Without ever acknowledging error, the company embarked on a massive campaign to revive the brand and reroot in mainstream American culture. The ad executive—educated by the top schools and graduating from the Ivy League—was summarily fired. Now the ads feature cowboys, dogs, and Clydesdale horses, along with deep Western accents and real men doing manly things.

It seemed like a crazy bet that they could overcome what happened but maybe it will work. Who knows?

Maybe Bud Light will not be forever tarnished by its preposterous and failed foray into woke culture. The answer is really up to consumers, and therein lies an important point. What the government has ruined, the forces of the market economy are working to repair.
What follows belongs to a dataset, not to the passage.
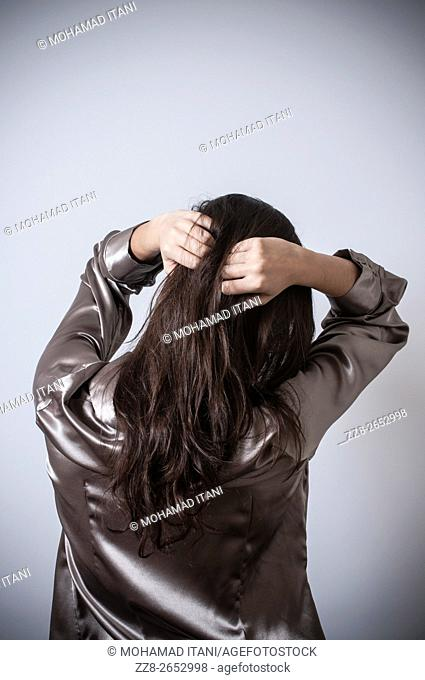 Rear view of a young woman hands on head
If you think about it, it is rather remarkable that four years ago, most governments in the world slammed shut most of society, including small businesses, church services, and sporting events, all because of a pathogen that our elites assured us was there but no one could see without a microscope and petri dish. All data we had up to that point indicated that this was not dangerous for anyone but the elderly and infirm but still we shut down anyway.

In 2021—this really happened—the Super Bowl was played without the usual number of in-person fans, all in the name of virus control. In the previous year, people like Anthony Fauci were talking about a future without any in-person events and where no one would shake hands or own pets without government permission. It was like crazy people took over the world.

Along the same time, woke ideology made massive advances in the corporate world and academia. This bled into the culture in a huge way, flooding whole societies with insane theories of gender and politics. And this went on for the better part of two years, with whole societies closed on the advice of scientists. It’s simply incredible to imagine that this happened only so recently.

And yet look around. So much has been rebuilt. Not by government. It’s been rebuilt by the forces of society itself, particularly within its commercial sector. The Super Bowl puts it all on display, with a message that all the things you love are back and getting better. And the absence of obvious signs of evil are especially notable.

If you want to know the attitudes and opinions of people today, I cannot think of a better barometer than advertising. This is how business persuades the public to buy. What these companies pay to get on your screen indicates their own evaluation of your preferences and values.

Of course what we saw is an idealized version of what we wish life were really like. The reality in the cities is far grimmer, with refugees flooding in, crime taking over, and people far less prosperous than they once were. Our lives in general function much less well than they once did. The economic data, despite what they tell us, looks terrible. The debt burden for households and government generally is overwhelming.

Still, one cannot help but observe that real restoration is impossible without ideals. And what we saw at the Super Bowl was this ideal in action. It was not perfect. But it sure was a great improvement over the last several years of disaster. At least it gave the country and the world a glimmer of what it is we need to recapture in the aftermath.

In some ways, however, it is deeply tragic that most of what claims our affections and attention are the sights, sounds, and symbols of the past. Public culture took a huge departure and we are left with nothing but what used to be. Still, that all of what we once loved was on display we have to count as progress.